## Provided records
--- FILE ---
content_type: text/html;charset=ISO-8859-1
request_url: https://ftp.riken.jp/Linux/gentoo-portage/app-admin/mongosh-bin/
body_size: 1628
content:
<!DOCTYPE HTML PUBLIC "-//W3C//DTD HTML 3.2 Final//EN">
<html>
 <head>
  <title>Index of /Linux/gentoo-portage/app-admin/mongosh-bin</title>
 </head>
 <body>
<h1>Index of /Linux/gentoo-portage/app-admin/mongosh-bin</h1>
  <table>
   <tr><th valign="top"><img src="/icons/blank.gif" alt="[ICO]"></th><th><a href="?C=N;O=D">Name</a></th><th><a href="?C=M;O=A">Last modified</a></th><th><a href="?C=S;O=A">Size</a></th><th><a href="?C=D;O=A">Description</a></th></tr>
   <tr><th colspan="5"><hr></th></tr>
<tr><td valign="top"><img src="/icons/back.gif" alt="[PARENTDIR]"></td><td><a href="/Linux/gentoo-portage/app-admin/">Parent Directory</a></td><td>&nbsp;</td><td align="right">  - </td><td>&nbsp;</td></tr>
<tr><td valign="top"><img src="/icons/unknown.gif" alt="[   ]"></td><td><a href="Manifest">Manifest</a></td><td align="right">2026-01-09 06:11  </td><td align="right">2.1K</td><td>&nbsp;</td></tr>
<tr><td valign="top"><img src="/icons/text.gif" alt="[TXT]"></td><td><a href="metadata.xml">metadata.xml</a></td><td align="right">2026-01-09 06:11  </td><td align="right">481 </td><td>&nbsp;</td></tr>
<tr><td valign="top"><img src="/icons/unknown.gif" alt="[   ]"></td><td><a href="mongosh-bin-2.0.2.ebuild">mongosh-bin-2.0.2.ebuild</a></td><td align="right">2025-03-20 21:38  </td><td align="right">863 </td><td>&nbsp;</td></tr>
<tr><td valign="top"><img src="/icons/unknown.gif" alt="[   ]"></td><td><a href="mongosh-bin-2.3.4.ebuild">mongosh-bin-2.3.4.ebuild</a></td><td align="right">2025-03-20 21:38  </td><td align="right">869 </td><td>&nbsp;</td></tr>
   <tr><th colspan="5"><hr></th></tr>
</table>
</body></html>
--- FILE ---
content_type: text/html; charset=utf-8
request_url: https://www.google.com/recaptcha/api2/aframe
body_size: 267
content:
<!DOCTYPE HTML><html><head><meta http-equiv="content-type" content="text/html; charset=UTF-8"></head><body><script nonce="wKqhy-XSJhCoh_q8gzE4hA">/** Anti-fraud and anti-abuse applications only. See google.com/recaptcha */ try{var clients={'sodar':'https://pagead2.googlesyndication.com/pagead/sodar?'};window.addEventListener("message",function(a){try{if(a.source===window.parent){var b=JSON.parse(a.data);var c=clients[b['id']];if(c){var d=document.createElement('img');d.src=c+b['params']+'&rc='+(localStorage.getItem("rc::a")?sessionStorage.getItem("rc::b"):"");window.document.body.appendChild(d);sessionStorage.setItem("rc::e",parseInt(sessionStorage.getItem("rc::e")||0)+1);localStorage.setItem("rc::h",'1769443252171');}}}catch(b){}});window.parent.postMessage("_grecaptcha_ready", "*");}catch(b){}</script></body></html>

## Directions
Show me all lines in the records that contain "DOCTYPE".

## Solution to the problem
<!DOCTYPE HTML PUBLIC "-//W3C//DTD HTML 3.2 Final//EN">
<!DOCTYPE HTML><html><head><meta http-equiv="content-type" content="text/html; charset=UTF-8"></head><body><script nonce="wKqhy-XSJhCoh_q8gzE4hA">/** Anti-fraud and anti-abuse applications only. See google.com/recaptcha */ try{var clients={'sodar':'https://pagead2.googlesyndication.com/pagead/sodar?'};window.addEventListener("message",function(a){try{if(a.source===window.parent){var b=JSON.parse(a.data);var c=clients[b['id']];if(c){var d=document.createElement('img');d.src=c+b['params']+'&rc='+(localStorage.getItem("rc::a")?sessionStorage.getItem("rc::b"):"");window.document.body.appendChild(d);sessionStorage.setItem("rc::e",parseInt(sessionStorage.getItem("rc::e")||0)+1);localStorage.setItem("rc::h",'1769443252171');}}}catch(b){}});window.parent.postMessage("_grecaptcha_ready", "*");}catch(b){}</script></body></html>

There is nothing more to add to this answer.